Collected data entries
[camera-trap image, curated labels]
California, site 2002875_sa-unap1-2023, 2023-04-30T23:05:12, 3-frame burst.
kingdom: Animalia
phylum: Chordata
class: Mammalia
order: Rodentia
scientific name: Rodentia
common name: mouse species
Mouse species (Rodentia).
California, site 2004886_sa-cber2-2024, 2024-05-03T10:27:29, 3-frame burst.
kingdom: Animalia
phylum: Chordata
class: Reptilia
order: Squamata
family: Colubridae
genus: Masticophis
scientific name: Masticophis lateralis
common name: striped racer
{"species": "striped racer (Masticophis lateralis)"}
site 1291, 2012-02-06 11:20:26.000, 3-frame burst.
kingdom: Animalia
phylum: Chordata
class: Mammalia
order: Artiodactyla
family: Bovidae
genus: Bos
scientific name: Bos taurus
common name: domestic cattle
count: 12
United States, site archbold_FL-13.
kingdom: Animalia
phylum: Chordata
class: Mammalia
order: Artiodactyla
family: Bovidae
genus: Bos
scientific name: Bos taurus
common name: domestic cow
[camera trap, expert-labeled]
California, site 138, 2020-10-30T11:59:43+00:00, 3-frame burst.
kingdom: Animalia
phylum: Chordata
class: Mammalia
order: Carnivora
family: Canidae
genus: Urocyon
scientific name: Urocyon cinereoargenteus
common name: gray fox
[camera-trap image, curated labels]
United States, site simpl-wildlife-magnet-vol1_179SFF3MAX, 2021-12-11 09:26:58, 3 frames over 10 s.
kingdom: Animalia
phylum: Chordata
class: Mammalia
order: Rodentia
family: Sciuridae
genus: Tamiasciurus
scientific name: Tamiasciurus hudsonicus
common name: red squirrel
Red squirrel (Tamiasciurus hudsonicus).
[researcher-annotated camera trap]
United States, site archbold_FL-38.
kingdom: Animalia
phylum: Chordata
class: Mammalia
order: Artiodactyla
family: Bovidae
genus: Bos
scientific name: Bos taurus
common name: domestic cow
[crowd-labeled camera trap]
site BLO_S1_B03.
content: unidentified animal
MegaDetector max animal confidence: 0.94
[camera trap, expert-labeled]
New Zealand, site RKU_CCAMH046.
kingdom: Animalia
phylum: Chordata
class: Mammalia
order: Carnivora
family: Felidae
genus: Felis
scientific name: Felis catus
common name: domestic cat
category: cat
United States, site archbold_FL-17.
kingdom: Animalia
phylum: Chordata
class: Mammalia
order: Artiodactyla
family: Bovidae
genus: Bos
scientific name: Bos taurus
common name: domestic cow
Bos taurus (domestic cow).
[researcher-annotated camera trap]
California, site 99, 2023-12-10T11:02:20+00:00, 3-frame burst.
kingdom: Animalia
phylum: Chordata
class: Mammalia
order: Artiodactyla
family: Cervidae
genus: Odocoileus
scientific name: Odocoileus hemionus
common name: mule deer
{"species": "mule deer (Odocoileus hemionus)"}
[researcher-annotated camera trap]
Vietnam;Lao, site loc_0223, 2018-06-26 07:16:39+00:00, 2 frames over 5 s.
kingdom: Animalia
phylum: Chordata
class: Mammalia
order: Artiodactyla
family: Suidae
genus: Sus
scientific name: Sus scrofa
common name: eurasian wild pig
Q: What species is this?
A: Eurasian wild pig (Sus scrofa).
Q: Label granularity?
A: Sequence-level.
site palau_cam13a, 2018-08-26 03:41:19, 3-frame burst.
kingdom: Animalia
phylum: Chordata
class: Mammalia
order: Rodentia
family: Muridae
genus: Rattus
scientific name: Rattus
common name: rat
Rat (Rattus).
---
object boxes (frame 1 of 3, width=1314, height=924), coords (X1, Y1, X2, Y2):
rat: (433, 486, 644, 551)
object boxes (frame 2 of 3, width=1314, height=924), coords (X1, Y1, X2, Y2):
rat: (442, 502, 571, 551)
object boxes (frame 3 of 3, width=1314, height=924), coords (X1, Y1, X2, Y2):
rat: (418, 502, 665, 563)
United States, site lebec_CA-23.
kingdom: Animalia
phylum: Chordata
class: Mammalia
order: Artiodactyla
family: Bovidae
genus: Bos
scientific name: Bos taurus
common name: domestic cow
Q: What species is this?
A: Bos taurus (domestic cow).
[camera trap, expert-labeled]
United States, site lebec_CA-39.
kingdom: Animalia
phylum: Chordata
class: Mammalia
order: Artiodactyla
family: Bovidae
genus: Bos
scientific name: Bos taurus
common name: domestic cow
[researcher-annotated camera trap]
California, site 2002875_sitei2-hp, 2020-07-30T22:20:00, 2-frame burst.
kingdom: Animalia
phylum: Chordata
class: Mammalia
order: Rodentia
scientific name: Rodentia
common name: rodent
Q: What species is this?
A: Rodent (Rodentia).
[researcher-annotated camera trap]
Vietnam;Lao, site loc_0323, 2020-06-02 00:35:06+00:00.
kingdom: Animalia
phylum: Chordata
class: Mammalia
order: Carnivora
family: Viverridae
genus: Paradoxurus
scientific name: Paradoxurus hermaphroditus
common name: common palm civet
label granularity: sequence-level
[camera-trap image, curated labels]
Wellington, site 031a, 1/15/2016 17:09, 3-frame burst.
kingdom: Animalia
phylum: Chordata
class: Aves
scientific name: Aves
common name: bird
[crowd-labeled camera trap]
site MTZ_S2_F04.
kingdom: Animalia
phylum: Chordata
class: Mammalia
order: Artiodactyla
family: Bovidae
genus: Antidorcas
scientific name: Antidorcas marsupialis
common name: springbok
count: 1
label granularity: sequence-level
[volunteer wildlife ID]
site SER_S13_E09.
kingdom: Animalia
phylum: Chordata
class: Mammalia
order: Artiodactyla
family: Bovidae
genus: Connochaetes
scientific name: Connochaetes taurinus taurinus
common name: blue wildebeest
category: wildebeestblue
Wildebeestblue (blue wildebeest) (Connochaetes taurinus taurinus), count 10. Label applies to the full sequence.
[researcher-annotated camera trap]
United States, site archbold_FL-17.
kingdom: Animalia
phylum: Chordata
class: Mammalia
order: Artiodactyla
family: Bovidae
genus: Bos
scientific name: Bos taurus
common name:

Directions
Transcribe every record exactly, keeping each line as it is.

Written solution
[camera-trap image, curated labels]
California, site 2002875_sa-unap1-2023, 2023-04-30T23:05:12, 3-frame burst.
kingdom: Animalia
phylum: Chordata
class: Mammalia
order: Rodentia
scientific name: Rodentia
common name: mouse species
Mouse species (Rodentia).
California, site 2004886_sa-cber2-2024, 2024-05-03T10:27:29, 3-frame burst.
kingdom: Animalia
phylum: Chordata
class: Reptilia
order: Squamata
family: Colubridae
genus: Masticophis
scientific name: Masticophis lateralis
common name: striped racer
{"species": "striped racer (Masticophis lateralis)"}
site 1291, 2012-02-06 11:20:26.000, 3-frame burst.
kingdom: Animalia
phylum: Chordata
class: Mammalia
order: Artiodactyla
family: Bovidae
genus: Bos
scientific name: Bos taurus
common name: domestic cattle
count: 12
United States, site archbold_FL-13.
kingdom: Animalia
phylum: Chordata
class: Mammalia
order: Artiodactyla
family: Bovidae
genus: Bos
scientific name: Bos taurus
common name: domestic cow
[camera trap, expert-labeled]
California, site 138, 2020-10-30T11:59:43+00:00, 3-frame burst.
kingdom: Animalia
phylum: Chordata
class: Mammalia
order: Carnivora
family: Canidae
genus: Urocyon
scientific name: Urocyon cinereoargenteus
common name: gray fox
[camera-trap image, curated labels]
United States, site simpl-wildlife-magnet-vol1_179SFF3MAX, 2021-12-11 09:26:58, 3 frames over 10 s.
kingdom: Animalia
phylum: Chordata
class: Mammalia
order: Rodentia
family: Sciuridae
genus: Tamiasciurus
scientific name: Tamiasciurus hudsonicus
common name: red squirrel
Red squirrel (Tamiasciurus hudsonicus).
[researcher-annotated camera trap]
United States, site archbold_FL-38.
kingdom: Animalia
phylum: Chordata
class: Mammalia
order: Artiodactyla
family: Bovidae
genus: Bos
scientific name: Bos taurus
common name: domestic cow
[crowd-labeled camera trap]
site BLO_S1_B03.
content: unidentified animal
MegaDetector max animal confidence: 0.94
[camera trap, expert-labeled]
New Zealand, site RKU_CCAMH046.
kingdom: Animalia
phylum: Chordata
class: Mammalia
order: Carnivora
family: Felidae
genus: Felis
scientific name: Felis catus
common name: domestic cat
category: cat
United States, site archbold_FL-17.
kingdom: Animalia
phylum: Chordata
class: Mammalia
order: Artiodactyla
family: Bovidae
genus: Bos
scientific name: Bos taurus
common name: domestic cow
Bos taurus (domestic cow).
[researcher-annotated camera trap]
California, site 99, 2023-12-10T11:02:20+00:00, 3-frame burst.
kingdom: Animalia
phylum: Chordata
class: Mammalia
order: Artiodactyla
family: Cervidae
genus: Odocoileus
scientific name: Odocoileus hemionus
common name: mule deer
{"species": "mule deer (Odocoileus hemionus)"}
[researcher-annotated camera trap]
Vietnam;Lao, site loc_0223, 2018-06-26 07:16:39+00:00, 2 frames over 5 s.
kingdom: Animalia
phylum: Chordata
class: Mammalia
order: Artiodactyla
family: Suidae
genus: Sus
scientific name: Sus scrofa
common name: eurasian wild pig
Q: What species is this?
A: Eurasian wild pig (Sus scrofa).
Q: Label granularity?
A: Sequence-level.
site palau_cam13a, 2018-08-26 03:41:19, 3-frame burst.
kingdom: Animalia
phylum: Chordata
class: Mammalia
order: Rodentia
family: Muridae
genus: Rattus
scientific name: Rattus
common name: rat
Rat (Rattus).
---
object boxes (frame 1 of 3, width=1314, height=924), coords (X1, Y1, X2, Y2):
rat: (433, 486, 644, 551)
object boxes (frame 2 of 3, width=1314, height=924), coords (X1, Y1, X2, Y2):
rat: (442, 502, 571, 551)
object boxes (frame 3 of 3, width=1314, height=924), coords (X1, Y1, X2, Y2):
rat: (418, 502, 665, 563)
United States, site lebec_CA-23.
kingdom: Animalia
phylum: Chordata
class: Mammalia
order: Artiodactyla
family: Bovidae
genus: Bos
scientific name: Bos taurus
common name: domestic cow
Q: What species is this?
A: Bos taurus (domestic cow).
[camera trap, expert-labeled]
United States, site lebec_CA-39.
kingdom: Animalia
phylum: Chordata
class: Mammalia
order: Artiodactyla
family: Bovidae
genus: Bos
scientific name: Bos taurus
common name: domestic cow
[researcher-annotated camera trap]
California, site 2002875_sitei2-hp, 2020-07-30T22:20:00, 2-frame burst.
kingdom: Animalia
phylum: Chordata
class: Mammalia
order: Rodentia
scientific name: Rodentia
common name: rodent
Q: What species is this?
A: Rodent (Rodentia).
[researcher-annotated camera trap]
Vietnam;Lao, site loc_0323, 2020-06-02 00:35:06+00:00.
kingdom: Animalia
phylum: Chordata
class: Mammalia
order: Carnivora
family: Viverridae
genus: Paradoxurus
scientific name: Paradoxurus hermaphroditus
common name: common palm civet
label granularity: sequence-level
[camera-trap image, curated labels]
Wellington, site 031a, 1/15/2016 17:09, 3-frame burst.
kingdom: Animalia
phylum: Chordata
class: Aves
scientific name: Aves
common name: bird
[crowd-labeled camera trap]
site MTZ_S2_F04.
kingdom: Animalia
phylum: Chordata
class: Mammalia
order: Artiodactyla
family: Bovidae
genus: Antidorcas
scientific name: Antidorcas marsupialis
common name: springbok
count: 1
label granularity: sequence-level
[volunteer wildlife ID]
site SER_S13_E09.
kingdom: Animalia
phylum: Chordata
class: Mammalia
order: Artiodactyla
family: Bovidae
genus: Connochaetes
scientific name: Connochaetes taurinus taurinus
common name: blue wildebeest
category: wildebeestblue
Wildebeestblue (blue wildebeest) (Connochaetes taurinus taurinus), count 10. Label applies to the full sequence.
[researcher-annotated camera trap]
United States, site archbold_FL-17.
kingdom: Animalia
phylum: Chordata
class: Mammalia
order: Artiodactyla
family: Bovidae
genus: Bos
scientific name: Bos taurus
common name:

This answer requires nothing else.